Planned obsolescence of the consultant (2)

«Publish and forget» has been my policy since 2009, when I started to share in this blog and in Linked-In. This means that I never look at the videos I publish and rarely reread my posts. But now and then an angel appears that reminds me of something I have published that is worth looking back to. Last week the angel was Céline Schilinger who told me that in her upcoming book «Dare to Unlead» she quotes a post I wrote 2018 on «Planned obsolescence». Some lines from that post:

I program my own obsolescence from the beginning of each assignment, meaning that I add value not only addressing the assignment at hand, but also transferring my knowledge and experience to the client organisation so that they don’t become dependent of my services.

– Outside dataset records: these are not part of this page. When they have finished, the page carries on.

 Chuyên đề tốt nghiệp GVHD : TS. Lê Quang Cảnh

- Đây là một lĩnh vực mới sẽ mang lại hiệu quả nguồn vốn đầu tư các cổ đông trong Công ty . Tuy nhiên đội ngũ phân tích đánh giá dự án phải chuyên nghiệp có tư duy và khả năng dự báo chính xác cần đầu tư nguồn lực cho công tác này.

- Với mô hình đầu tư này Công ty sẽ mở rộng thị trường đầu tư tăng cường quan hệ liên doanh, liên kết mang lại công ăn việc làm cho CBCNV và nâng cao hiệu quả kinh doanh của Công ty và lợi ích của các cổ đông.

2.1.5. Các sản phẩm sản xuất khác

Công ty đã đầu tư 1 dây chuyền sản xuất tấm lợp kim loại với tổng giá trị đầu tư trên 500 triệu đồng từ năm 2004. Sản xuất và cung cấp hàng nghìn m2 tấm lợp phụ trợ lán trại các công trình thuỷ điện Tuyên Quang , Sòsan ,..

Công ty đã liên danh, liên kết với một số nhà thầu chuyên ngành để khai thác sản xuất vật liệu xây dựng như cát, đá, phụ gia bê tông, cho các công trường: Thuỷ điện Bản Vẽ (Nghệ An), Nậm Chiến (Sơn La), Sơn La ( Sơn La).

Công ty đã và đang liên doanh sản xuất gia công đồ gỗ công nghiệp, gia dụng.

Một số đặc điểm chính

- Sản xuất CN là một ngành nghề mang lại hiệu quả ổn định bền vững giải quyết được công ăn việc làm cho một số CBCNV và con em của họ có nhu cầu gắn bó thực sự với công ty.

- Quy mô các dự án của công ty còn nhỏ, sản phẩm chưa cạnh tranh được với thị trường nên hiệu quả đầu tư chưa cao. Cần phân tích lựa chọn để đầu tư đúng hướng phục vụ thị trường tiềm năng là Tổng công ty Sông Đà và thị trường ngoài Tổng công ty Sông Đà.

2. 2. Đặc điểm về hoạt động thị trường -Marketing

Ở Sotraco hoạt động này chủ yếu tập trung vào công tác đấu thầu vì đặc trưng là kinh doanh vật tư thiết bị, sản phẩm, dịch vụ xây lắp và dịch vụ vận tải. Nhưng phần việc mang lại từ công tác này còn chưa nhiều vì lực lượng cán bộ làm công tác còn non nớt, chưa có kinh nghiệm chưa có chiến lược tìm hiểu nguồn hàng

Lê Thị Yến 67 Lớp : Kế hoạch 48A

It was not easy to stop striving to get repeat business, but eventually the planned obsolescence strategy became a source of fulfilment and success in the short cycles: clients, assignments, workshops and any initiative towards my field of operations.

Now that I have three decades of practice behind me, and maybe one left to go, I wonder how it will be to apply the planned obsolescence strategy to the long cycle of my whole professional life. Operationally it won’t entail any difference. For as long as my health allows me to, and my clients want, I will keep doing what I have been doing …

But strategically it will mean a new game entirely. I am increasingly aware of the fact that all professionals become obsolete at some point.

The sensible strategy is then to follow the advice that Dag Hammarskjöld left for me the day I was born: » You will know life and be acknowledged by it according to your degree of transparency—your capacity, that is, to vanish as an end and remain purely as a means.”

Five years later, half way into the fourth decade I gave myself as a practitioner, I am getting closer to this place of strategic obsolescence. The ostensibly increasing complexity and turbulence of the environments in which organisations operate doesn’t translate into demand of my services designing and facilitating change processes in organisations that operate in turbulent social-ecological environments.

What I see is an increased demand of my services as trusted mentor to leaders who seek my counsel but don’t want me to intervene in the organisations they lead. I see also an increased number of colleagues junior to me who consult me on how to proceed with their clients. And, most interesting of all, I see an increased demand of the gatherings I host in which C-level leaders and VPs from different organisations meet to share the challenges they need to address in the turbulent environments in which they operate. So far Marisa Vara and I are hosting. With the rest of the GAIT-team we are developing the service, experimenting with different prototypes.

I am not yet obsolete, but my time as operationally active is coming to an end. My next step is to work supporting others to do their work. For me this is a surprising way of following Dag Hammarskjöld’s advice: «to vanish as an end to remain purely as a means». I try to convey this through the picture I share above.